The above approach could be taken here if the Microsoft.Data.SqlClient driver cannot perform the requested conversions without throwing exceptions for common type conversions. Such an implementation could rely on the value of calling GetFieldType of the underlying DbDataReader if necessary.

deAtog avatar May 15 '24 02:05 deAtog

For examples of why calling Convert without specifying a locale is wrong, see all the failing test cases I added in this pull request: https://github.com/nhibernate/nhibernate-core/pull/3548

The original failing case involved System.Data.SQLite's handling of DateTime which stores DateTime values as text by default.

I expanded my tests to include other common cases where a user might map a numeric property to a text column. A majority of these tests fail for the databases in the test suite here as the database will coerce numeric and date values to text upon insert, but NHibernate is not able to correctly retrieve the value. I suspect many of the failing tests would pass if the type specific methods of the DbDataReader were called instead of using Convert. This is certainly the case for SQLite.

deAtog avatar May 16 '24 14:05 deAtog

@wilbit could you please update the PR there are conflicts now?

hazzik avatar May 29 '24 04:05 hazzik

Sure, will do, and will apply your suggestions.

wilbit avatar May 29 '24 18:05 wilbit

Looks like 2 of 3 my commits are obsolete already =) Adjusted the 3rd for use of @hazzik approach

wilbit avatar Jun 07 '24 15:06 wilbit

When can it be merged, @hazzik?

wilbit avatar Jul 23 '24 08:07 wilbit

@wilbit sorry, missed the notification about force push. It seems that async code needs to be regenerated. Could you please do it or "allow edits from contributors" on the PR?

hazzik avatar Jul 24 '24 03:07 hazzik

@wilbit sorry, missed the notification about force push. It seems that async code needs to be regenerated.

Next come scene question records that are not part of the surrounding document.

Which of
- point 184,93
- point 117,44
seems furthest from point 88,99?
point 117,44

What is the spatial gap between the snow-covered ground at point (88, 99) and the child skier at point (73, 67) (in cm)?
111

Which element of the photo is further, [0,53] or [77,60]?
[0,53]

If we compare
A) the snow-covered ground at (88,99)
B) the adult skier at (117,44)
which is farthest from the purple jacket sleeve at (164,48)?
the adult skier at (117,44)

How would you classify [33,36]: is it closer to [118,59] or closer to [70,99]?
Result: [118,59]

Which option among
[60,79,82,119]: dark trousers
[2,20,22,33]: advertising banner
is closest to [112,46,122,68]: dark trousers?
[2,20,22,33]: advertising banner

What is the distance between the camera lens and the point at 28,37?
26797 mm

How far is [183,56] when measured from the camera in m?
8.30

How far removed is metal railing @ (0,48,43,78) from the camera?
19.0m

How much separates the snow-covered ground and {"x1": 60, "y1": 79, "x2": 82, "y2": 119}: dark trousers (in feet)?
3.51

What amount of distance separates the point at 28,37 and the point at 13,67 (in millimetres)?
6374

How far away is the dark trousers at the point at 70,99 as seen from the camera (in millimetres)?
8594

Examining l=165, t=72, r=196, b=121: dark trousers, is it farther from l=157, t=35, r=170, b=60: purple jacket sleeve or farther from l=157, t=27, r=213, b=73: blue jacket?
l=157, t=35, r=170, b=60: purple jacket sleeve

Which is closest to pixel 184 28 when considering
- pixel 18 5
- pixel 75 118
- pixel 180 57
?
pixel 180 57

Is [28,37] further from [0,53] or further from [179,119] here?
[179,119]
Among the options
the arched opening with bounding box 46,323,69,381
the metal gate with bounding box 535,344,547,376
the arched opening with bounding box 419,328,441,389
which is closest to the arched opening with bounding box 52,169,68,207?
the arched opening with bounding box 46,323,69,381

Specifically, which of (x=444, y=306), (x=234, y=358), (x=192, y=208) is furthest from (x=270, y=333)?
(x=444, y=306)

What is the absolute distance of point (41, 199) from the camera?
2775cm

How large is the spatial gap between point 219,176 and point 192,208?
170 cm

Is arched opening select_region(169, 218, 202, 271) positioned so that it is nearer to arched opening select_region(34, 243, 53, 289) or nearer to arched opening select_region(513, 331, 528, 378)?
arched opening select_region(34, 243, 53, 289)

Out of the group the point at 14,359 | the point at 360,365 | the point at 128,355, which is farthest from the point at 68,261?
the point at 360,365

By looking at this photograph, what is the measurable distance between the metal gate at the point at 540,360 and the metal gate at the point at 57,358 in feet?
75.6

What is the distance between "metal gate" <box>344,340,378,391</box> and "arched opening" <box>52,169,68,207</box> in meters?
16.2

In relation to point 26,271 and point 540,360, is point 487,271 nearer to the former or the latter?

Could you please do it...

I tried to run "ShowBuildMenu -> Generate async code" before submitting the PR, but it does not produce any changes for committing =( I have no Idea what "Generate Async code / generate-async (pull_request_target)" task tries to commit 🤔

or "allow edits from contributors" on the PR?

This feature is not available for me because my fork is not under personal GitHub account.

@hazzik

wilbit avatar Jul 24 '24 11:07 wilbit